Something flashed in the man’s face, but it was gone before she could figure it out. Maybe he was trying to figure out where to put her body. A man like him struck her as someone who had plenty of places to hide them.

“Ms. Fair, what about your daughter?”

Ivy.

No one ever talked about Ivy. Lily would’ve preferred if he’d just punched her in the face instead. She rubbed the spot on her chest where the pain sat, too deep to ever really soothe.

“No one ever asks me about her,” she whispered. “It makes sense…the number of people alive who know about Ivy can be counted on one hand. Mari and our mother are gone. The midwife who delivered Ivy retired and shit, Greyson and his mother made it clear they blamed me.”

She gave up on being brave and sank onto the edge of the fountain. If this man was going to do her harm, he would do it. She set the cane next to her and began spinning thering on her right ring finger around. “I grieved so hard those first few birthdays they thought about involuntarily admitting me… Eventually, I learned to hide the pain. Existing in this dance where the broken pieces of your heart are too painful for everyone else, so you brutalize yourself in silence to keep everyone else ok. Is that what you wanted to know? How I’ve suffered for ten years? How I’ll never be okay until the day I see her again? Is that enough for your employer?”

Greyson stormed out of the shadows, dark brown eyes made darker by his apparent rage. “So you do plan on being with her? Was this job your way of circumventing my rights?!”

Her head snapped back at his anger and odd question. “What fucking rights would you have over whether I see Ivy again? I know you’ve always thought you controlled the sun as it rose and set, but even you don’t have control over that, you fucking weirdo.”
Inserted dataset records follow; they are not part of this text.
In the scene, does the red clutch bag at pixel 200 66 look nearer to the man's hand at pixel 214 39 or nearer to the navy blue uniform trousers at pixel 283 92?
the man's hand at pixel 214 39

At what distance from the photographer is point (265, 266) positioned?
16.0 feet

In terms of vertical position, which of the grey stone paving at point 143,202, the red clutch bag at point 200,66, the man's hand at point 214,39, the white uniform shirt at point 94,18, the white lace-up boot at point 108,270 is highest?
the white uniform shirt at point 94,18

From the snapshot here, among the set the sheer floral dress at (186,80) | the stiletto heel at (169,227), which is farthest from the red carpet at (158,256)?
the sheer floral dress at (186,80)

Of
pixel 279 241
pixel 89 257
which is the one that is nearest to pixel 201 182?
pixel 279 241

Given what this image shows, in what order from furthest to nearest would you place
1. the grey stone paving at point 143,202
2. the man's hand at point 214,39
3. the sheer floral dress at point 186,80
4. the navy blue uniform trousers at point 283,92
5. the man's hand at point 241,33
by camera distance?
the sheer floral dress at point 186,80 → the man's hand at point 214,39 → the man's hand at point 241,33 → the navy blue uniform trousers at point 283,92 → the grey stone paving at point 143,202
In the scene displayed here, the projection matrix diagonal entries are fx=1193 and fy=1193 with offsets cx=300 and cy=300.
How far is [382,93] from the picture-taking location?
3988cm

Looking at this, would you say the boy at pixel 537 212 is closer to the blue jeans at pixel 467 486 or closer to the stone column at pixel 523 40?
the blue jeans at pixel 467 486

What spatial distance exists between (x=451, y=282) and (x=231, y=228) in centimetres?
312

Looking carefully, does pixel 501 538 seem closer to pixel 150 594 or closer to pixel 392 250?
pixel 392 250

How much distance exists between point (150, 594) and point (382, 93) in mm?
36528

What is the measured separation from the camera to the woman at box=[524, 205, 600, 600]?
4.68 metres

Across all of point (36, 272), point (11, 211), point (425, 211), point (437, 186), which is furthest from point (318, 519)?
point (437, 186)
“Grey, I told you to hang back and let me talk to her.”

“Intimidate me, you mean?” Lily shot back at Logan before turning back to Greyson. “I have as much right to Lily as you do! I did the best I COULD!”

“You gave up all rights ten years ago, LaLa,” he growled back.

“STOP BLAMING ME! I TRIED! I did everything I was supposed to do!”

“Everything but stick around, Lily! YOU DID EVERYTHING BUT BE WHAT SHE NEEDED! SHE NEEDED HER MOMMA ALL THOSE DAYS IN THE NICU, ALL THE DAYS SINCE, SHE NEEDED YOU TOO!”

Greyson stormed away along the road, back toward the main house.

She sat weeping on the side of the fountain for several moments as Greyson’s footsteps faded into the distance and the venom of his words coursed through her veins, killing her with each heartbeat.

“From now on, I’ll be your contact regarding this matter until Grey’s lawyers reach out,” Logan said.

“Idaho is an at will state and I quit. I’m taking Caleb as far away from here as I can get first thing tomorrow morning.”

“You’re giving up, just like that? What about all the suffering?”

“What is there to give up? I–” Greyson’s words, the actual words, not the venom of them, suddenly hit her. “Days. He said days in the NICU. How long was she in the NICU?”

“I don’t see why that–”

“TELL ME! How long did she survive? Mrs. Monroe said she died shortly after she was born, before I woke up, but Greyson said days. Why would he say days in the NICU?”

“He misspoke, Ms. Fair. I’m sorry. Let me walk you back to the cabin.”

Lily didn’t know what to feel. Grief, her steady companion, mixed with the guilt she had tried to exorcise from her life. Somewhere there was a moment of horror at the thought that she’d gotten the wrong information and missed the chance to say goodbye to her little girl when she left the hospital against medical advice. There was the moment of relief that wasn’t the case, then self-recrimination at feeling relief.

She had to get the hell out of this place. Like Greyson, it was deceptive. It looked like a place where you anchor your heart, but once you committed, it delivered blow after blow of pain.

“Grey,you’ve got a big fucking problem,” Logan said as he glanced at his watch.

“So what she has more money than I do. She signed away her rights ten years ago and did not establish contact with Ivy since.There is not a judge in the state that will side with her. Especially cutting out on a sick baby.”

“That’s the thing man, I don’t think she signed anything. At least not knowingly… You may want to sit down.”

“Cut the dramatics, man. What the fuck did she tell you?”

Logan scrubbed his hand down his face, looking all of his forty-plus years. His dark eyes were wary.

“She thinks Ivy died as an infant, because that’s what your mother told her.”